Performance Benchmarks

The performance benchmarks are used for development to confirm whether new changes improve performance under various workloads. They are triggered on every commit with both the perf-benchmarks and ready labels, and when a PR is merged into vLLM.

Manually Trigger the benchmark

Use vllm-ci-test-repo images with vLLM benchmark suite.
For CPU environment, please use the image with "-cpu" postfix.

Here is an example for docker run command for CPU.

docker run -it --entrypoint /bin/bash -v /data/huggingface:/root/.cache/huggingface  -e HF_TOKEN=''  --shm-size=16g --name vllm-cpu-ci  public.ecr.aws/q9t5s3a7/vllm-ci-test-repo:1da94e673c257373280026f75ceb4effac80e892-cpu

Then, run below command inside the docker instance.

bash .buildkite/nightly-benchmarks/scripts/run-performance-benchmarks.sh

When run, benchmark script generates results under benchmark/results folder, along with the benchmark_results.md and benchmark_results.json.

Runtime environment variables

  • ON_CPU: set the value to '1' on Intel® Xeon® Processors. Default value is 0.
  • SERVING_JSON: JSON file to use for the serving tests. Default value is empty string (use default file).
  • LATENCY_JSON: JSON file to use for the latency tests. Default value is empty string (use default file).
  • THROUGHPUT_JSON: JSON file to use for the throughout tests. Default value is empty string (use default file).
  • REMOTE_HOST: IP for the remote vLLM service to benchmark. Default value is empty string.
  • REMOTE_PORT: Port for the remote vLLM service to benchmark.
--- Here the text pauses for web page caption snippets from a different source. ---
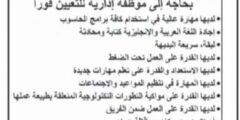 مطلوب موظفة ادارية لدى مؤسسة محاماة واستشارات قانونية كبرى في عمان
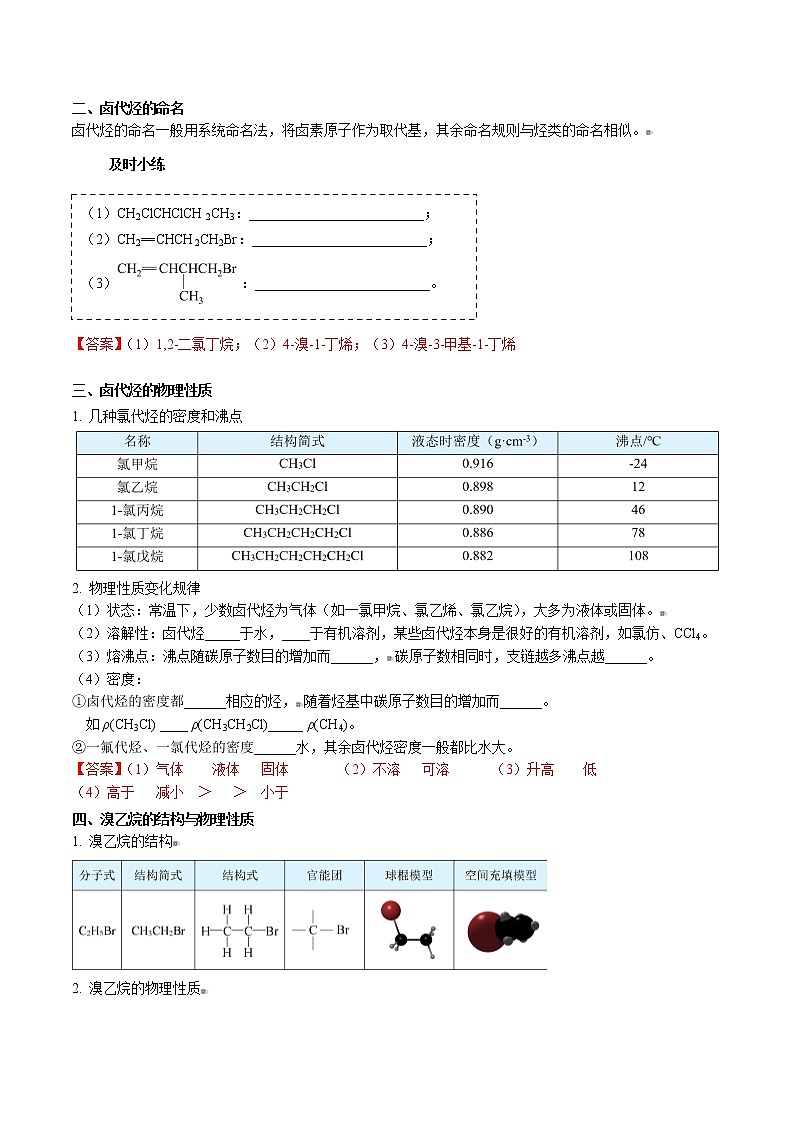 第12讲 卤代烃 讲义02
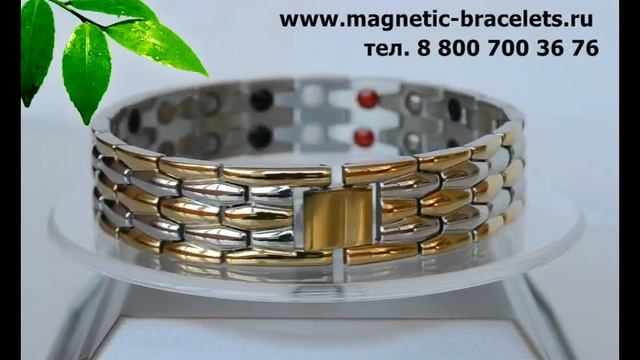 Магнитный браслет Дракон смотреть онлайн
Default value is empty string.

For more results visualization, check the visualizing the results.

The latest performance results are hosted on the public vLLM Performance Dashboard.
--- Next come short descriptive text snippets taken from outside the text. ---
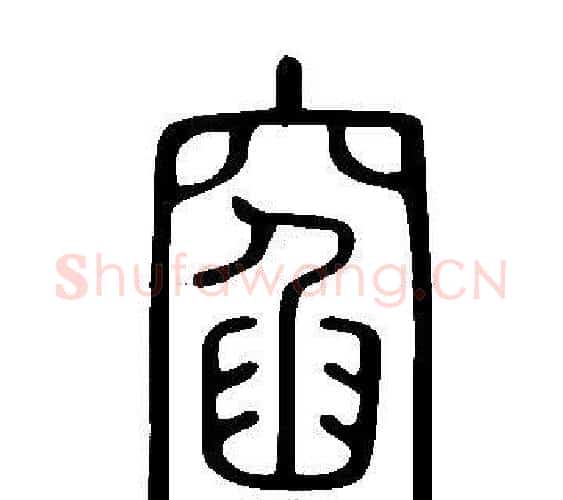 窞字许慎毛笔篆书书法写法,摘自说文解字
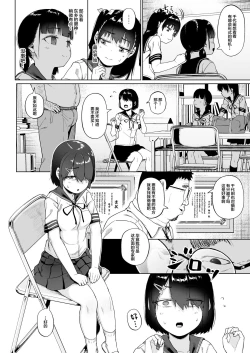 Page 53 of Joshi Shashinsan Shidouin 3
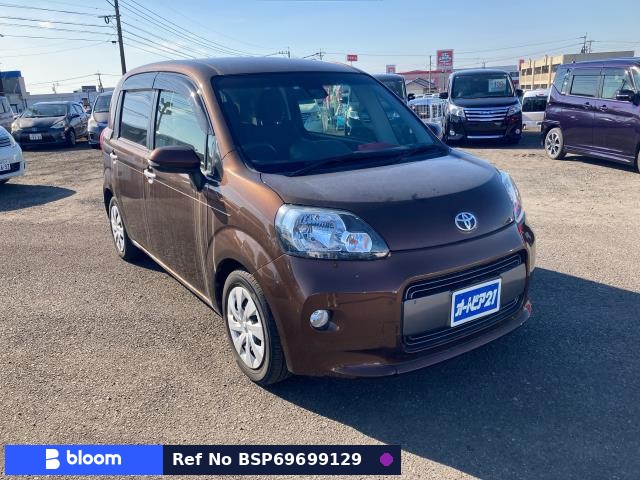 2017 Toyota Porte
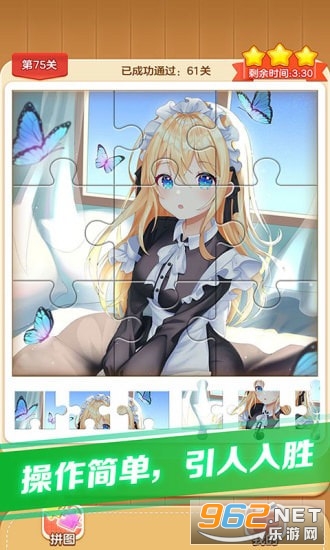 ��ƴͼ��6�����v1.1��ͼ1
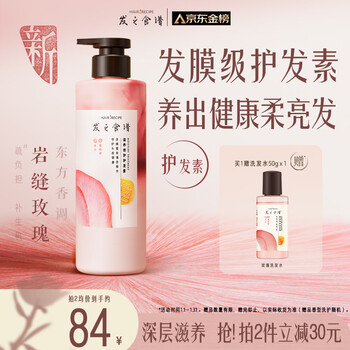 Hair recipe rose conditioner for hair smooth dry frizz repair smooth 530g new year's day gift
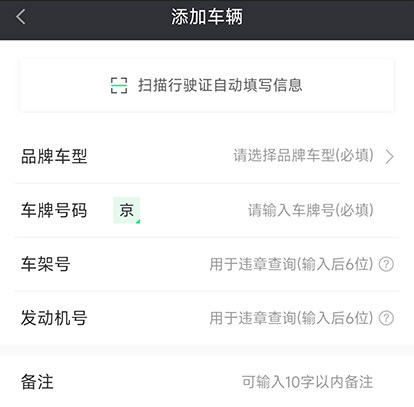 摩友app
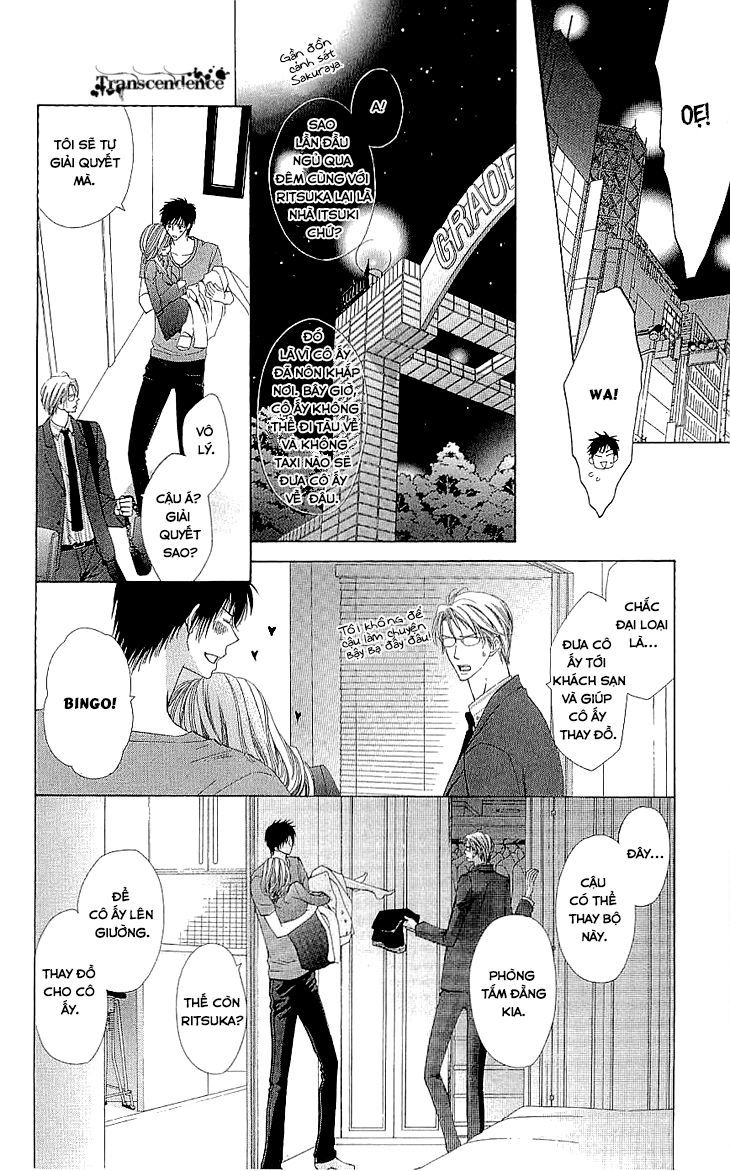 Cosplay Deka - Chapter 2.2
More information on the performance benchmarks and their parameters can be found in Benchmark README and performance benchmark description.

Nightly Benchmarks

These compare vLLM's performance against alternatives (tgi, trt-llm, and lmdeploy) when there are major updates of vLLM (e.g., bumping up to a new version). They are primarily intended for consumers to evaluate when to choose vLLM over other options and are triggered on every commit with both the perf-benchmarks and nightly-benchmarks labels.

The latest nightly benchmark results are shared in major release blog posts such as vLLM v0.6.0.

More information on the nightly benchmarks and their parameters can be found here.